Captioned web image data
+ + + + +
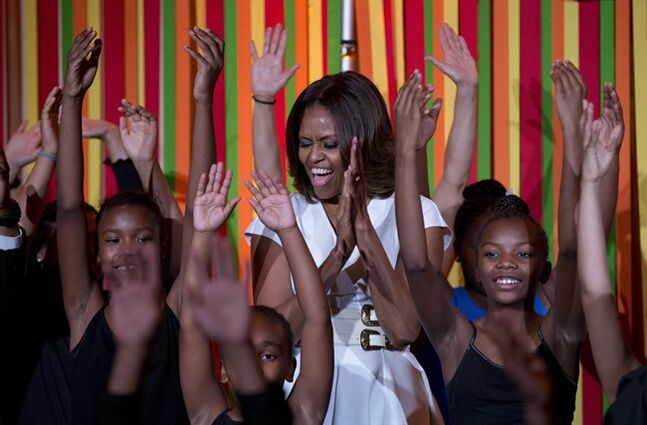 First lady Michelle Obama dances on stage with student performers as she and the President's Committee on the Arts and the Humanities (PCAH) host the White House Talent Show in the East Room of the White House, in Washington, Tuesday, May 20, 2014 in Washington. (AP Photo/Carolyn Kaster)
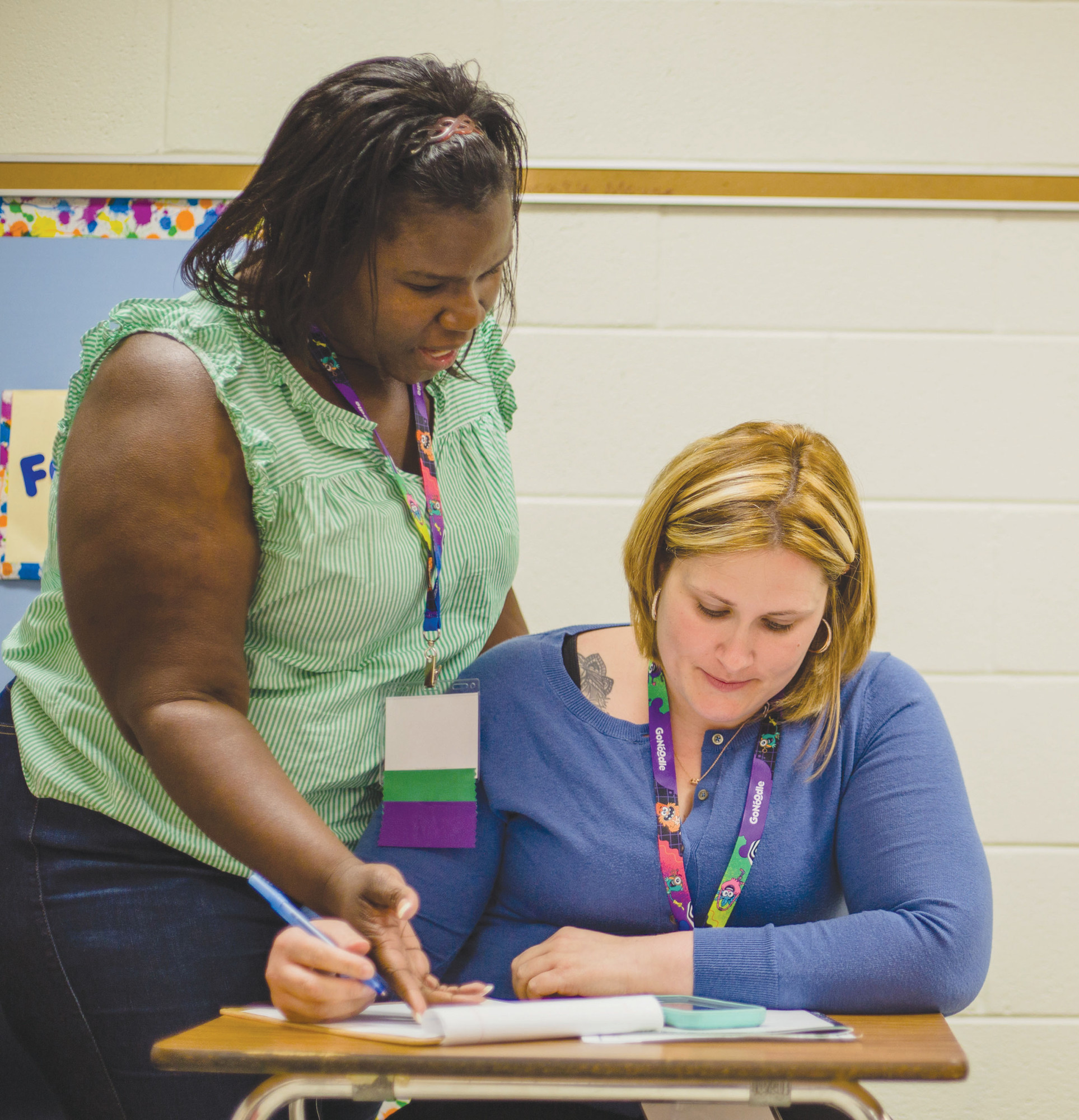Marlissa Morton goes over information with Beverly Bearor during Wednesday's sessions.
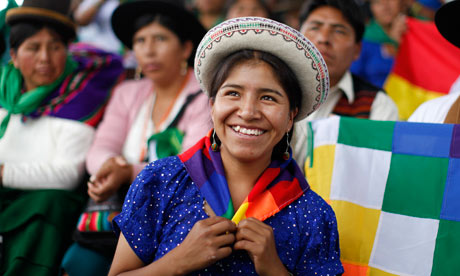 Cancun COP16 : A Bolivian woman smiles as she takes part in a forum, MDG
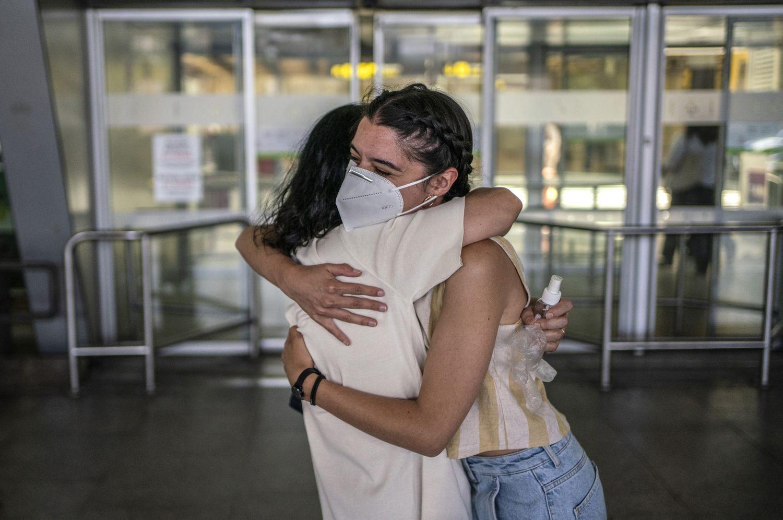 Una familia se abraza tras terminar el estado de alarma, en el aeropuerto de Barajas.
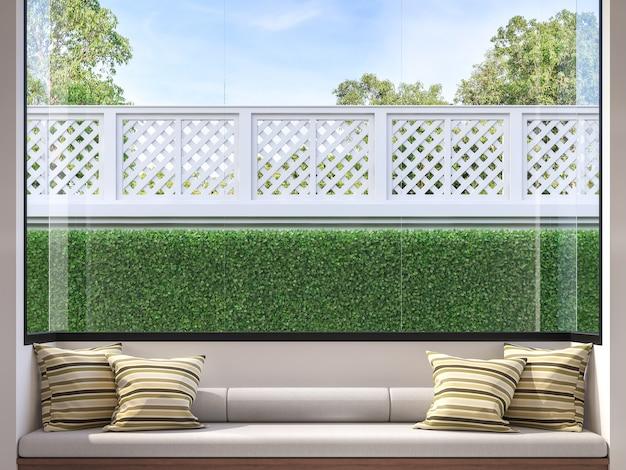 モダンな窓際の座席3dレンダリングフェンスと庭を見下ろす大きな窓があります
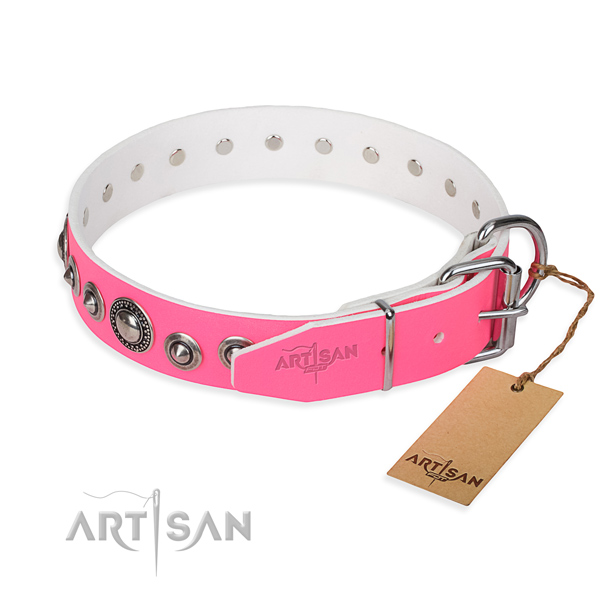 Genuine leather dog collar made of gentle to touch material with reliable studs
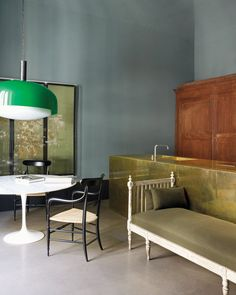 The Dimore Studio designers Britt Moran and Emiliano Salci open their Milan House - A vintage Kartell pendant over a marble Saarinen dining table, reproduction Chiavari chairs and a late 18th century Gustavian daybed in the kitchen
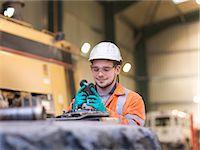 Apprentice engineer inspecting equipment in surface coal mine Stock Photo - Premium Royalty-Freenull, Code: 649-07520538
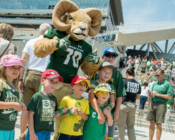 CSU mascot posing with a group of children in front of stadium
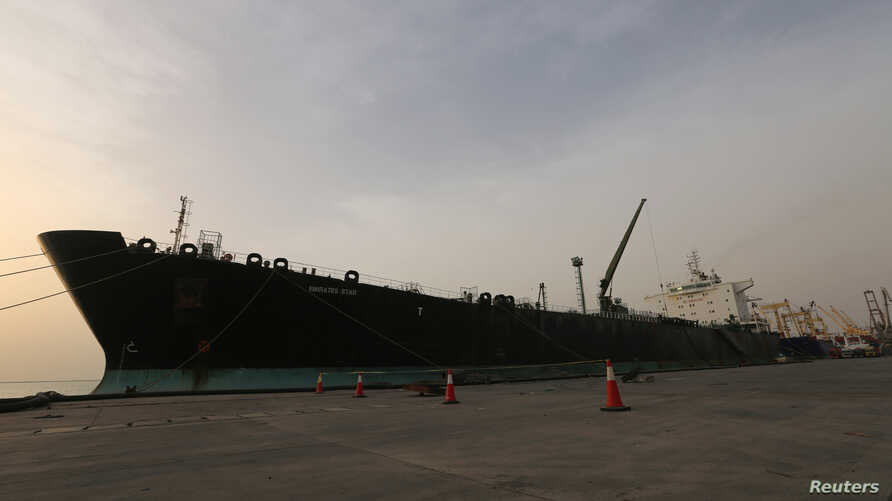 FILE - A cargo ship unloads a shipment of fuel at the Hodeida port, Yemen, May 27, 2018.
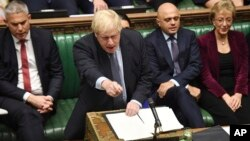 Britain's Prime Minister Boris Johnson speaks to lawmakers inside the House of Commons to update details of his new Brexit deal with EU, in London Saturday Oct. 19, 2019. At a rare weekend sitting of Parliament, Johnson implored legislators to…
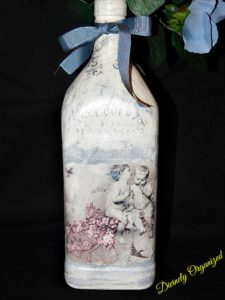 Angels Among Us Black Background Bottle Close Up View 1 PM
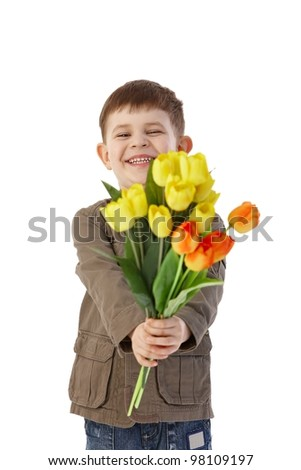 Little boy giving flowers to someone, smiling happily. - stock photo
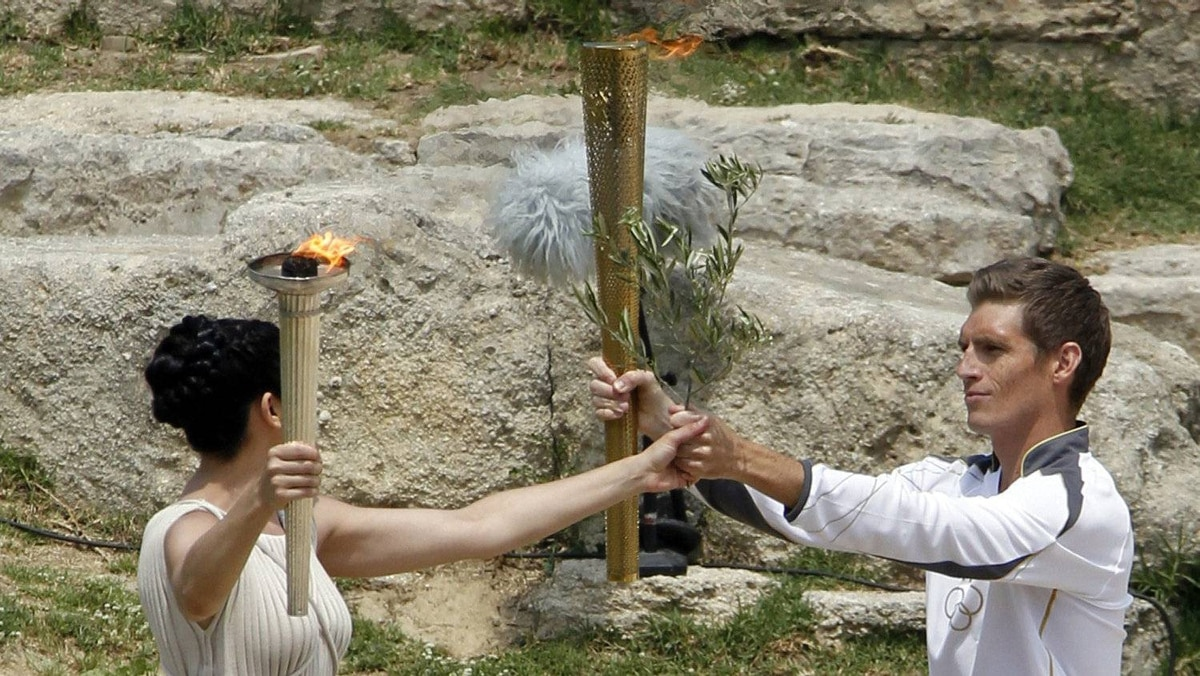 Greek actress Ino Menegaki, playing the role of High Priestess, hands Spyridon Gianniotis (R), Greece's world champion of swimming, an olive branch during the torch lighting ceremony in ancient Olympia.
+ + + + +
Try it
In the records above, find the line containing "Britain's Prime Minister" and restate it and every line after it word for word, all pictures excluded.

Result of the exercise
 Britain's Prime Minister Boris Johnson speaks to lawmakers inside the House of Commons to update details of his new Brexit deal with EU, in London Saturday Oct. 19, 2019. At a rare weekend sitting of Parliament, Johnson implored legislators to…
 Angels Among Us Black Background Bottle Close Up View 1 PM
 Little boy giving flowers to someone, smiling happily. - stock photo
 Greek actress Ino Menegaki, playing the role of High Priestess, hands Spyridon Gianniotis (R), Greece's world champion of swimming, an olive branch during the torch lighting ceremony in ancient Olympia.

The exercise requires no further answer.